Видимо, Соня имела в виду какую-то крестьянскую депутацию, которая явилась в столицу для осмотра достопримечательностей и теперь глазела на котлован; одежда у земледельцев отличалась бедностью чрезвычайной, и физиономии были действительно не того.

- Я думал об этом, - сказал Сашка Завизион. - Данный просчет природы мы будем устранять по-революционному, то есть оперативно. Поскольку при социализме все должно быть прекрасно, и каждый кривой нос есть отчасти контрреволюция, то всех страхолюдин станут со временем направлять на пластическую операцию, чтобы они не портили общий вид.

- Не умничай, пожалуйста, - сказала Соня, - тебе это не идет.

- А я и не умничаю, я теоретически рассуждаю.

Ваня спросил у Сашки:

- Ну а если кому-то нравится его нос?

- Нам-то что за дело! Нравится не нравится, а если чей-то нос противоречит идее социализма, то пусть он в организационном порядке идет под нож. Мы распространим, так сказать, принудительную красоту, потому что у нас, слава Богу, общественное выше личного и каждый отдельный человек обязан подчиниться воле широких масс.

- Ты знаешь, Сонька, - сказал Ваня Праздников, весело глядя на Понарошкину, - этот придурок еще предлагает ввести искусственное... ну, как это сказать, продолжение рода, что ли.

- А что, - отозвалась Соня, - я приветствую эту мысль. Чем меньше жизненной грязи, тем ближе социализм.

Обратной дорогой они играли в аббревиатуры; кто-то припоминал какую-нибудь непростую аббревиатуру, и требовалось отгадать, что она означала: минут десять, наверное, Ваня Праздников с Сашкой Завизионом бились над "бухкомотрядами", пока наконец Соня не объяснила, что эта аббревиатура обозначает отряды бухарских большевиков, которые воевали с эмиром за власть Советов.

Когда ребята вернулись в техникум, они первым делом зашли в помещение партячейки, чтобы позвонить по телефону 73-88 и проверить вредную байку о Маяковском. "На что жалуетесь?" - ответил им карамельный бас, такой знакомый по Политехническому музею, который развеял все давешние сомнения, и ребята были неприятно поражены.

Тут-то, то есть на выходе из помещения партячейки, Ваню Праздникова и настиг Павел Сергеевич Свиридонов; он отозвал Ваню в сторону и некоторое время зло на него смотрел, причем было видно, что в директоре совершается какая-то тягостная работа.

- "Хвосты" есть? - наконец незаинтересованно спросил он.

- Есть, - прямодушно ответил Ваня.

- Вот и ликвидировали бы лучше свои "хвосты", - вдруг прорвало Свиридонова, - учились бы лучше, как подобает юному гражданину Страны Советов, вместо того чтобы выдумывать разную чепуху! А то какие-то им мерещатся фантастические библиотеки, а по истории партии небось "уд"!

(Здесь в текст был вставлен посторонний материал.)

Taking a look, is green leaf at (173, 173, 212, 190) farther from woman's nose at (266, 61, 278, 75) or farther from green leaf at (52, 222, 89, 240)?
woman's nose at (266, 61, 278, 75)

- По истории партии как раз "хор".

- Ну, усилили бы тогда общественную работу, - продолжал Павел Сергеевич на той же горячей ноте, - например, организовали бы в техникуме осоавиахимовскую ячейку, а то они заварят кашу, а ты расхлебывай, как дурак!

И с этими словами Свиридонов схватился за сердце, одновременно по-детски скривив лицо, словно он что-то непереносимо кислое проглотил.

- Неприятности будут, Праздников, большие неприятности! - в заключение сказал Свиридонов, превозмогая сердечный спазм.

Ваня недоумевал. Сначала он просто недоумевал, а потом стал проникаться мало-помалу страхом. Мало-помалу Ваня сообразил, что, видимо, Свиридонов передал кому-то из руководящих товарищей его пожелание насчет библиотеки в голове у Владимира Ильича, и эта идея вызвала резко отрицательную реакцию, и даже, может быть, в ней усмотрели угрозу самому светлому имени, этакое усмотрели идеологическое покушение на вождя. Если это действительно было так, то ему и вправду грозили крупные неприятности, уже потому хотя бы, что второкурсника Петухова недавно исключили из техникума всего-навсего за чтение декадентской белиберды. И Ваня стал жестоко корить себя за недальновидность, за политическое легкомыслие, которое в эпоху обострения классовой борьбы было равнозначно уголовному преступлению. Грядущая кара уже казалась неотвратимой, но у Вани и в мыслях не было как-нибудь увильнуть, спрятаться от карающих органов родимого государства, и даже если бы он был кругом и безусловно виновен перед народом, то отсидеть положенный срок почел бы священным гражданским долгом.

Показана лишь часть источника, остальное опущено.